Existe dificultad por parte de ciertos sectores del público y la prensa para convivir con los mundos virtuales, que son y serán ni más ni menos tan oscuros y sucios como éste. En Second Life el mal es fácil de identificar y cómodo de condenar porque los personajes se parecen a los que odiamos en el mundo real. Pero si empezásemos a cuestionar Second Life, deberíamos seguir por todos y cada uno de los juegos donde se puede violar, matar y mutilar, que no son actos menos despreciables que la pedofilia.
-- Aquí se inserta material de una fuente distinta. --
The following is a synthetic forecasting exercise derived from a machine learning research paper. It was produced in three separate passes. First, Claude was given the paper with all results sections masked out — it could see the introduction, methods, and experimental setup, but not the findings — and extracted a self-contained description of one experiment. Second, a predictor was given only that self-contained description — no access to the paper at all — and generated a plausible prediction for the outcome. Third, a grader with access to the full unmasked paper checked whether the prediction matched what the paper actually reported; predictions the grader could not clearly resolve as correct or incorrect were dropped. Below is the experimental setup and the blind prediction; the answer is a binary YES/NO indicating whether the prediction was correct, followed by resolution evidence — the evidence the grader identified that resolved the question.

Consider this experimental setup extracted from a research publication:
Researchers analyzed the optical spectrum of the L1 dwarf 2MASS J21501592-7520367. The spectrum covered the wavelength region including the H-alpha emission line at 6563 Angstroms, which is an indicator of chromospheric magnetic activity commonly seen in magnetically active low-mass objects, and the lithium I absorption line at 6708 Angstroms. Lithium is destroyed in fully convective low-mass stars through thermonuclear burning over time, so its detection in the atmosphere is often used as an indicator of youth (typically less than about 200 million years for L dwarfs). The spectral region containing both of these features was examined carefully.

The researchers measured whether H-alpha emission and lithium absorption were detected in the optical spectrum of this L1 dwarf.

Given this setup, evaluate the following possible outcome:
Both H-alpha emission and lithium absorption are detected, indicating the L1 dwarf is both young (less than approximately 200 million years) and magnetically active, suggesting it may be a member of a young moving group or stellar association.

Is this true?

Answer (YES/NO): NO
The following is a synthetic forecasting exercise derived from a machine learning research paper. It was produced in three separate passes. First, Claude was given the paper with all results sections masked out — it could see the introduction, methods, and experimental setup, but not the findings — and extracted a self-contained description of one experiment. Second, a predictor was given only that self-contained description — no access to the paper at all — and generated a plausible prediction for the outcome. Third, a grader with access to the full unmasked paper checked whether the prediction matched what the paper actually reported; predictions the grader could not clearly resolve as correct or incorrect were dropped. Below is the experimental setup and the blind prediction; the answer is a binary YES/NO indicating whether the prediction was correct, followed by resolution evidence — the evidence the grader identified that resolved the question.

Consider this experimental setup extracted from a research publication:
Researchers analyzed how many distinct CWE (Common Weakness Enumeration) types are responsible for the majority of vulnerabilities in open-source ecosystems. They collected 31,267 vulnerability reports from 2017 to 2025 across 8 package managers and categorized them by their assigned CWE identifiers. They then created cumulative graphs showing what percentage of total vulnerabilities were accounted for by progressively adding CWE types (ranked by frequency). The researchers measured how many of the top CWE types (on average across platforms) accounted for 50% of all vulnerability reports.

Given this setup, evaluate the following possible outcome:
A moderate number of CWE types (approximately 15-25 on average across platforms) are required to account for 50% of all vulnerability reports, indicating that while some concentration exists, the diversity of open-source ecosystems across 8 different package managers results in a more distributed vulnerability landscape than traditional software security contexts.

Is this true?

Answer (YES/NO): NO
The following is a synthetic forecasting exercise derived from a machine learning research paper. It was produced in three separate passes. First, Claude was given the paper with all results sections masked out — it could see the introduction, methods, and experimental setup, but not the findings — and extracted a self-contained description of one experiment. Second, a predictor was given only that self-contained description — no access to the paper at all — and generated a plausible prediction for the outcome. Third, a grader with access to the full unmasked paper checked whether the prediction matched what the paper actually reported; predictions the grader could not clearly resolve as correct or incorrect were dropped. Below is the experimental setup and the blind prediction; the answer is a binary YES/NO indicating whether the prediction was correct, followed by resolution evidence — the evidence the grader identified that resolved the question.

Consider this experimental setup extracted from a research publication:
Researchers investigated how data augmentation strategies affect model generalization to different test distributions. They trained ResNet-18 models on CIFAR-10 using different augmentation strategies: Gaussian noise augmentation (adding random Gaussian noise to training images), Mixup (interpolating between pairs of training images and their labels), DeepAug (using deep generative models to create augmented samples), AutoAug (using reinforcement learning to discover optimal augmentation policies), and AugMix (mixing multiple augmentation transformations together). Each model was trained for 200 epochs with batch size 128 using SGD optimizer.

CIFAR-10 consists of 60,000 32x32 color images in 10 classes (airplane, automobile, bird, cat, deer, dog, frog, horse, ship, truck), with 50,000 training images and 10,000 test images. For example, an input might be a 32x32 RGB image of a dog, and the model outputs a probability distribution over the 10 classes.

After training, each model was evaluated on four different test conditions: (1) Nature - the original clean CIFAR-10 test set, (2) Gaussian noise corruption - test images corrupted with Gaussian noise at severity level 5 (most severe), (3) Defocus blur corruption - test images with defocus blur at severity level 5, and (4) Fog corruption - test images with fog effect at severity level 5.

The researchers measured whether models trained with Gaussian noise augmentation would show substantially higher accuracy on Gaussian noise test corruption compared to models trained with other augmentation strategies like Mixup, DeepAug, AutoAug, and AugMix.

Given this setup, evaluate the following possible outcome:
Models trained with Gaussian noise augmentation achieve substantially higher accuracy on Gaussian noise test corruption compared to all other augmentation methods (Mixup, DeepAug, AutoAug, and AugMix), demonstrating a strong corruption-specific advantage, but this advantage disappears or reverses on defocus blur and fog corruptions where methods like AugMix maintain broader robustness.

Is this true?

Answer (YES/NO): YES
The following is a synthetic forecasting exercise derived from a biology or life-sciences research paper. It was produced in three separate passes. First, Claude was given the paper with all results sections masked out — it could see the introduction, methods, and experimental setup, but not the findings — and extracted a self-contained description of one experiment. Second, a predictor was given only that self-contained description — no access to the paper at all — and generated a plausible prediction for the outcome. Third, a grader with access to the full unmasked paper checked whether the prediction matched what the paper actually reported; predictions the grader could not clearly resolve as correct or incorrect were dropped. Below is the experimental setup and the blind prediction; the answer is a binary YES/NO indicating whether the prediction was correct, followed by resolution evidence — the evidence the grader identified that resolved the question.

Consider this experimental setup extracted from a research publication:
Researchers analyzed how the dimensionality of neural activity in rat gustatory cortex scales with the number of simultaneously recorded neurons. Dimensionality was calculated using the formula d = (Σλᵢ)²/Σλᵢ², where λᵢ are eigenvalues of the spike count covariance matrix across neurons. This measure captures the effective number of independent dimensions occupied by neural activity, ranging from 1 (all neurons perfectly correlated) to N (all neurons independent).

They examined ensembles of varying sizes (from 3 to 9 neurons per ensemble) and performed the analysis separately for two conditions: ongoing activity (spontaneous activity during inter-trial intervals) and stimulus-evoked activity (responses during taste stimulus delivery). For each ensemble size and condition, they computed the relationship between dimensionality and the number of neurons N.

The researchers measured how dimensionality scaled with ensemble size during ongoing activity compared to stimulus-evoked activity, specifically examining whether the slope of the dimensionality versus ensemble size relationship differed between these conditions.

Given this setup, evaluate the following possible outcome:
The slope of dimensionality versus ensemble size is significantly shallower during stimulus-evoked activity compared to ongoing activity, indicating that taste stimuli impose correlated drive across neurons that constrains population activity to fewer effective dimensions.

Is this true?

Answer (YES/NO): YES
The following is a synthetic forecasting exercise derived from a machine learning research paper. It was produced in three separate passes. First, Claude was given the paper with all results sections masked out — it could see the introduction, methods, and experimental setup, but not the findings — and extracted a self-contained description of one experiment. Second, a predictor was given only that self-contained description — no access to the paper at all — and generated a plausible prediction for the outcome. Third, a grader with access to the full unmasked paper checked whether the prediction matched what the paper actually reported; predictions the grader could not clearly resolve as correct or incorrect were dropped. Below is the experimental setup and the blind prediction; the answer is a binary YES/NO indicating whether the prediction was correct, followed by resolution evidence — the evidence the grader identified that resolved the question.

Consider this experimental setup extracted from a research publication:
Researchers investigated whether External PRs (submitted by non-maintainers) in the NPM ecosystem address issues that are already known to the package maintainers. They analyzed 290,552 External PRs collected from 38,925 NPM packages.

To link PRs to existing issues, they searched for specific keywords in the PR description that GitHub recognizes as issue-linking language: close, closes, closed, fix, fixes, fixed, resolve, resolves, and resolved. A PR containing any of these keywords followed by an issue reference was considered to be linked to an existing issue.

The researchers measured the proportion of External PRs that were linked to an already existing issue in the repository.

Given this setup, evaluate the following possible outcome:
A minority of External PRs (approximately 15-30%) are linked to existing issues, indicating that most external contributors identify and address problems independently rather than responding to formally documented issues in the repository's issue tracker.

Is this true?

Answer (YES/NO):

Como siempre, hay una tendencia a enlazar efecto y causa a través de un elemento extraño que el condenante casi nunca conoce ni comprende. Si alguien que viola y mata resulta ser un gamer empedernido, todo el mundo asume que el videojuego genera violencia. Del mismo modo y sin faltar a la verdad podemos asumir que, dado que el catolicismo es una cuna de pedófilos, fascistas y asesinos con un historial que se remonta a milenios, la Iglesia tal y como la conocemos debería dejar de existir. No me faltan ganas de que esto último acabe pasando, pero a efectos de este artículo ambos casos son una falacia.

La pedofilia siempre ha sido el altar donde los redentores de almas disfrutan de su baño de masas, porque la idea es tan deplorable que resulta fácil dividir al público en buenos y malos. En ausencia de grises, la manipulación es tan sencilla como señalar con el dedo. Destapar la mierda bajo los tratados que ignora tu país, la programación televisiva denigrante o la casa que no puedes comprar es un trabajo mucho más duro.